Variel rose from her shoes, the toes throbbing from a lack of blood, and looked him in the eye. Ever since he bumped into her outside the ship, his chest still naked and heaving in a way she'd have enjoyed if she wasn't busy fretting about things years old, she expected this discussion. He hadn't said a thing as the others returned with their own laundry, as Orn pulled the ship out of
orbit into the gateway passage, or even as he climbed through the duct work to her room. But elves were notoriously slow.
"At the laundry," Taliesin asked softly, "when Orn bet you the color of my stomach, why did you choose orange despite knowing the answer?"
Variel tried to not sigh as a planet lifted off her shoulders. She'd been preparing for a confrontation on the entire biography of Terrwyn Yates. This was like opening up a bomb casing and finding it stuffed with chocolate coins. "Because nothing will throw Orn off the scent more than me having to cough up candy. If I'd said just where your orange is, however..."
She let the thought hang as Taliesin's one orange cheek turned bright red. Variel didn't have time to check his other orange cheek. Maybe later when Wheezer was dealt with. "Give it a few minutes before taking the back exit," she said to her lover? Bed mate? Occasional distraction?
Taliesin nodded, "I believe the others are cracking into breakfast."
"Elven hearing?" she asked.
He shook his head. A surprisingly charming smile curled those tiny lips, "I can smell burned yeast."

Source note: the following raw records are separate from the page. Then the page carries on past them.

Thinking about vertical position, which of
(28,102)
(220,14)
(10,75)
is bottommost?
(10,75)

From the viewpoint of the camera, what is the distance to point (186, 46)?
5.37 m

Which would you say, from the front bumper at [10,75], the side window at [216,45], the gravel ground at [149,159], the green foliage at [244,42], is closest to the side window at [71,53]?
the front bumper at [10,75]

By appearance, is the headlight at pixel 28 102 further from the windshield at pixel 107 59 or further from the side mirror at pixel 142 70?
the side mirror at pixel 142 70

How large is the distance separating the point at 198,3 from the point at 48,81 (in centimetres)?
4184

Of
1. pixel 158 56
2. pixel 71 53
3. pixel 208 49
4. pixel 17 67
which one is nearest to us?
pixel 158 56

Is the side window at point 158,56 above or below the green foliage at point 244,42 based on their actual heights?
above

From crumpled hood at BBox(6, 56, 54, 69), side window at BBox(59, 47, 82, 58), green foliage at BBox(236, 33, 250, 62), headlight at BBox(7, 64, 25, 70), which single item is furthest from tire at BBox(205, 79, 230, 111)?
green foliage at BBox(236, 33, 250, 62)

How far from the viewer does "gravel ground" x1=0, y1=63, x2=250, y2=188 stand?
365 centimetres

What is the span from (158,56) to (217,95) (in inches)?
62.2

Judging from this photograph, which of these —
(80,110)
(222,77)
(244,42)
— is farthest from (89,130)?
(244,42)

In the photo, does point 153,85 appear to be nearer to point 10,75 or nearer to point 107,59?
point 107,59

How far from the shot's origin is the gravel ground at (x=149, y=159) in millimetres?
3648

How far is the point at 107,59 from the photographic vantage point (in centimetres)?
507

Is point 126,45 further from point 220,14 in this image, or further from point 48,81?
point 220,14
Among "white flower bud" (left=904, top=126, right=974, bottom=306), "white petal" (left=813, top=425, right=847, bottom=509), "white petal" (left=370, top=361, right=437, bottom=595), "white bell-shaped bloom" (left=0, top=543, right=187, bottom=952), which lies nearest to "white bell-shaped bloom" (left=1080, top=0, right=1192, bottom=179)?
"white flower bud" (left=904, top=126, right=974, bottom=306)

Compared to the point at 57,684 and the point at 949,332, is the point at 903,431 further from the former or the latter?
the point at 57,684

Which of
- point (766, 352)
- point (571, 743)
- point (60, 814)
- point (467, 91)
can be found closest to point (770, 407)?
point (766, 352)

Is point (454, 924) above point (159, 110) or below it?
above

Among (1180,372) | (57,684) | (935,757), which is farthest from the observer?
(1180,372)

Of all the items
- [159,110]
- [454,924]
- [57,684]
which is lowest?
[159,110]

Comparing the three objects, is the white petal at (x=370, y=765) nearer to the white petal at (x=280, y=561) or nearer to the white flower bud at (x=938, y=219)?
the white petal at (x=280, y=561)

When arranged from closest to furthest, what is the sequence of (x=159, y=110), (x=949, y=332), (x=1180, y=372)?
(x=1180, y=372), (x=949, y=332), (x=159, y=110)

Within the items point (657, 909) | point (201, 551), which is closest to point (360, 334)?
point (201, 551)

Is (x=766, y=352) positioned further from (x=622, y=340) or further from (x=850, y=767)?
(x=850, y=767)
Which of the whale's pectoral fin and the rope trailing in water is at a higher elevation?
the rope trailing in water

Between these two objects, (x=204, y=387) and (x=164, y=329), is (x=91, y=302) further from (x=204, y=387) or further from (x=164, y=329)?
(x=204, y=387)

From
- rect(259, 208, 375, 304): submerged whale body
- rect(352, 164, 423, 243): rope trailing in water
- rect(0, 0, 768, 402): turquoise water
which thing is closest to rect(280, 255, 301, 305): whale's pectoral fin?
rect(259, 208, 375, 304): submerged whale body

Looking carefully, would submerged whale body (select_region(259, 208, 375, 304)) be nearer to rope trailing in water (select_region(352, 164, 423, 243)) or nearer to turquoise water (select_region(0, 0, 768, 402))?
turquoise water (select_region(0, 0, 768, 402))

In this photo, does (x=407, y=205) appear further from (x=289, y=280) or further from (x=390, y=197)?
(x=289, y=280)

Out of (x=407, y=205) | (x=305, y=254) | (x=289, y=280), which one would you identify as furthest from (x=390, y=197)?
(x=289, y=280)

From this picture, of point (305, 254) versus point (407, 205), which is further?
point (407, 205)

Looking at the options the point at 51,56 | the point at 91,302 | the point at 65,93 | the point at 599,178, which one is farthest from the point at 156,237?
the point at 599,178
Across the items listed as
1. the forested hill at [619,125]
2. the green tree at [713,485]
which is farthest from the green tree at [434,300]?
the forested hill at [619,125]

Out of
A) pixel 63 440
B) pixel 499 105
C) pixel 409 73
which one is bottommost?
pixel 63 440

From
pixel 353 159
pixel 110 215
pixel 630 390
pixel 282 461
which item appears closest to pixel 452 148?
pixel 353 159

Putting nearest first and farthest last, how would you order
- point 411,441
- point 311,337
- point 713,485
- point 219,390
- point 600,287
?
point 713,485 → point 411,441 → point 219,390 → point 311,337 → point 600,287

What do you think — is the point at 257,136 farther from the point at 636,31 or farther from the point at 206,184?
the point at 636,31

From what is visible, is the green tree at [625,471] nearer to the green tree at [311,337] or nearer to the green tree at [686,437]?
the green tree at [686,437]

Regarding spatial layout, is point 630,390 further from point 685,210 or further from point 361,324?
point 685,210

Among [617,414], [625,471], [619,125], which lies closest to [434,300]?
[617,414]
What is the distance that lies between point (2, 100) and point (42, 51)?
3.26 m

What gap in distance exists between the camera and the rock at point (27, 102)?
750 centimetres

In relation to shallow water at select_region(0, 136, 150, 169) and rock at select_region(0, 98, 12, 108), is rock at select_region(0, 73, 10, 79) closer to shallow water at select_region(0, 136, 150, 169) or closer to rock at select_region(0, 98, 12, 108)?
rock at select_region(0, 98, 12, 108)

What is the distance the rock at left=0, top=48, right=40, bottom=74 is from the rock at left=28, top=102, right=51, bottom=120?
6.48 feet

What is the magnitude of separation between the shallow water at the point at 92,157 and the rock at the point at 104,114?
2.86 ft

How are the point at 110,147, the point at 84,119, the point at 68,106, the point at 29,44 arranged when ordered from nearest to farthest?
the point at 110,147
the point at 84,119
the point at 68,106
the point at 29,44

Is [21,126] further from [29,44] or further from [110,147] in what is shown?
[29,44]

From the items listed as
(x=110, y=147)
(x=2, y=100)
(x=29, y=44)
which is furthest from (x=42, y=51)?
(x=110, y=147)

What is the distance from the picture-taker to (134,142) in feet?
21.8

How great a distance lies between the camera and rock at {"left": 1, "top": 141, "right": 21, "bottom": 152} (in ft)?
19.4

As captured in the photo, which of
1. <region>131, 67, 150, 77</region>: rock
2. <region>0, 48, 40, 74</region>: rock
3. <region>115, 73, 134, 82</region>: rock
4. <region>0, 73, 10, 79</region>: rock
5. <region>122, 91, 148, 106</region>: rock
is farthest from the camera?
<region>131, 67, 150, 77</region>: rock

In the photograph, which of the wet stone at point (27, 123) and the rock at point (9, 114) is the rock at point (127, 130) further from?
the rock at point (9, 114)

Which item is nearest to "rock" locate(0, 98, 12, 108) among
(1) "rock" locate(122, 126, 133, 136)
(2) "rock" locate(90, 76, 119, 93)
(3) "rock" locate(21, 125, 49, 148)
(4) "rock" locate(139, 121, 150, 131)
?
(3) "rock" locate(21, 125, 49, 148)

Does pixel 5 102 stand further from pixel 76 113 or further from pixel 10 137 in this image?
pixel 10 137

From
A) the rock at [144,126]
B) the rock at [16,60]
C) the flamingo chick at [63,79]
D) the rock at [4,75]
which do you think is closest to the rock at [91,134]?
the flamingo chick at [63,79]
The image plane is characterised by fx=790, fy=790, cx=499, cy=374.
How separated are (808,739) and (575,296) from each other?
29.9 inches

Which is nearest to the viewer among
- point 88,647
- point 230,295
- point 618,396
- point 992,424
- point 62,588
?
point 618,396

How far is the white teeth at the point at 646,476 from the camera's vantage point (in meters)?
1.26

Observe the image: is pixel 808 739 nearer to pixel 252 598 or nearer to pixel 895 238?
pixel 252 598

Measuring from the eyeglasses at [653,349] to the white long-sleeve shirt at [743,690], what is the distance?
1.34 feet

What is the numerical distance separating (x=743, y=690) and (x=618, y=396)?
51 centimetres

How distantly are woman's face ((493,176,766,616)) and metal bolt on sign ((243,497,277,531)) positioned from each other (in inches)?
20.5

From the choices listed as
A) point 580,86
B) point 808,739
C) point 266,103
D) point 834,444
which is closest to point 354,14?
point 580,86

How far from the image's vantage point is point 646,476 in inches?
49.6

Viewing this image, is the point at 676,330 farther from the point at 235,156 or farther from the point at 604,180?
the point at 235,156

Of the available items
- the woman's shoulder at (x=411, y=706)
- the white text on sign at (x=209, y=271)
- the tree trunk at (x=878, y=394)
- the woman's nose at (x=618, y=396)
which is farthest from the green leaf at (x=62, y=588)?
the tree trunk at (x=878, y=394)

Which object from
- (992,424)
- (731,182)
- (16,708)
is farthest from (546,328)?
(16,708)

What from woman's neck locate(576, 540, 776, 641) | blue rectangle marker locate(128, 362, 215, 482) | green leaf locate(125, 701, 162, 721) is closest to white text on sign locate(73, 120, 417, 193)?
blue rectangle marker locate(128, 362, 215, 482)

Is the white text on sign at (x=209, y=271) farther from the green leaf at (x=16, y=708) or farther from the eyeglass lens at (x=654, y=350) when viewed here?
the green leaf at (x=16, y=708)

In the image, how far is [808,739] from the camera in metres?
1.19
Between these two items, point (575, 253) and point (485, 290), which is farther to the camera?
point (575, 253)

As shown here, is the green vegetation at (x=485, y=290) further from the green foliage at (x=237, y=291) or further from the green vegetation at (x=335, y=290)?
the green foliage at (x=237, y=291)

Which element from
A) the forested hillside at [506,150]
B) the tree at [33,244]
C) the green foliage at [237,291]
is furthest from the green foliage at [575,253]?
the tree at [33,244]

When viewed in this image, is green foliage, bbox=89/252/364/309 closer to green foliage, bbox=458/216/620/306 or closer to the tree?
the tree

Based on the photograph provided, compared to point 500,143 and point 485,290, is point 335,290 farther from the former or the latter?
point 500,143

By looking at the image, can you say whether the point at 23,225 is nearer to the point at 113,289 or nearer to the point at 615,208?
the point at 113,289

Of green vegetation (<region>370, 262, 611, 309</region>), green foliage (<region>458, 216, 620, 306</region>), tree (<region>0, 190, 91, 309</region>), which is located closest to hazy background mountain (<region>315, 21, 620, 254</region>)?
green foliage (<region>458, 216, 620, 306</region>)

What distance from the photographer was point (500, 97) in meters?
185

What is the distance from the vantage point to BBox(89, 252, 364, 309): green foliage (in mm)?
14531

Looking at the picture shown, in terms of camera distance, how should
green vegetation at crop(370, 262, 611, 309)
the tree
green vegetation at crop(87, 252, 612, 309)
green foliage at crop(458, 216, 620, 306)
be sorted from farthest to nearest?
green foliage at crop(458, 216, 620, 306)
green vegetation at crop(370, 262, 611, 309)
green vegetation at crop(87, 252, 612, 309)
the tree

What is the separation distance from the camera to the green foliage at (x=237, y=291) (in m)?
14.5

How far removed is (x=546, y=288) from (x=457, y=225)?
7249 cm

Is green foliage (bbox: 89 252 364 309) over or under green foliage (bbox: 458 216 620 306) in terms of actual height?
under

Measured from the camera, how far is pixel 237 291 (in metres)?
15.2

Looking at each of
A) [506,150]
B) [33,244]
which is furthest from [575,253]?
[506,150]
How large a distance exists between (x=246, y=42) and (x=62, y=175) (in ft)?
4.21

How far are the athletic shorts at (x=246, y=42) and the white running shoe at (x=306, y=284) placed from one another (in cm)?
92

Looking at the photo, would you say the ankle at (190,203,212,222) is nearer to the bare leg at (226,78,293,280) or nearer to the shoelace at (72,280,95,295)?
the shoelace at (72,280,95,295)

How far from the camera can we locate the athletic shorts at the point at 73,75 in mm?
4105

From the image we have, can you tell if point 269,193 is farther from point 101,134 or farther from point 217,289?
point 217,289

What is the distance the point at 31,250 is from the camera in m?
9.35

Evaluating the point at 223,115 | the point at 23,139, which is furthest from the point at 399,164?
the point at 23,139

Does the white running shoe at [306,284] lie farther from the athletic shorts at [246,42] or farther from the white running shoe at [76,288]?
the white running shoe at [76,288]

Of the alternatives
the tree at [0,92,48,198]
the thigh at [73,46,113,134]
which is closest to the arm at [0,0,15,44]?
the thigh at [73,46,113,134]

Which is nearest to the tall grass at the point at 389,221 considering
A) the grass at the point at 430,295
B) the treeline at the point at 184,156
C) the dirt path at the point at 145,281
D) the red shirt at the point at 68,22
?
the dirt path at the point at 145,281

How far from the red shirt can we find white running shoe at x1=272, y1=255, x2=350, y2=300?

Variel laughed. Before she opened the door, she ordered her lights lowered. Her assassin vanished into the darkness, only the glow of the invading hall light landing upon his yellow eyes.
Orn greeted her with a wave of his stump, his hand charging upon the console. Occasionally, the fingers would twitch when too much juice passed across the illegal hookup he jerry rigged directly into the power supply. A few wrappers crinkled under the dancing mechanical phalanges but Variel didn't say anything. It was easier to let her pilot wallow in his squalor than charge into a passive aggressive battle she could never win.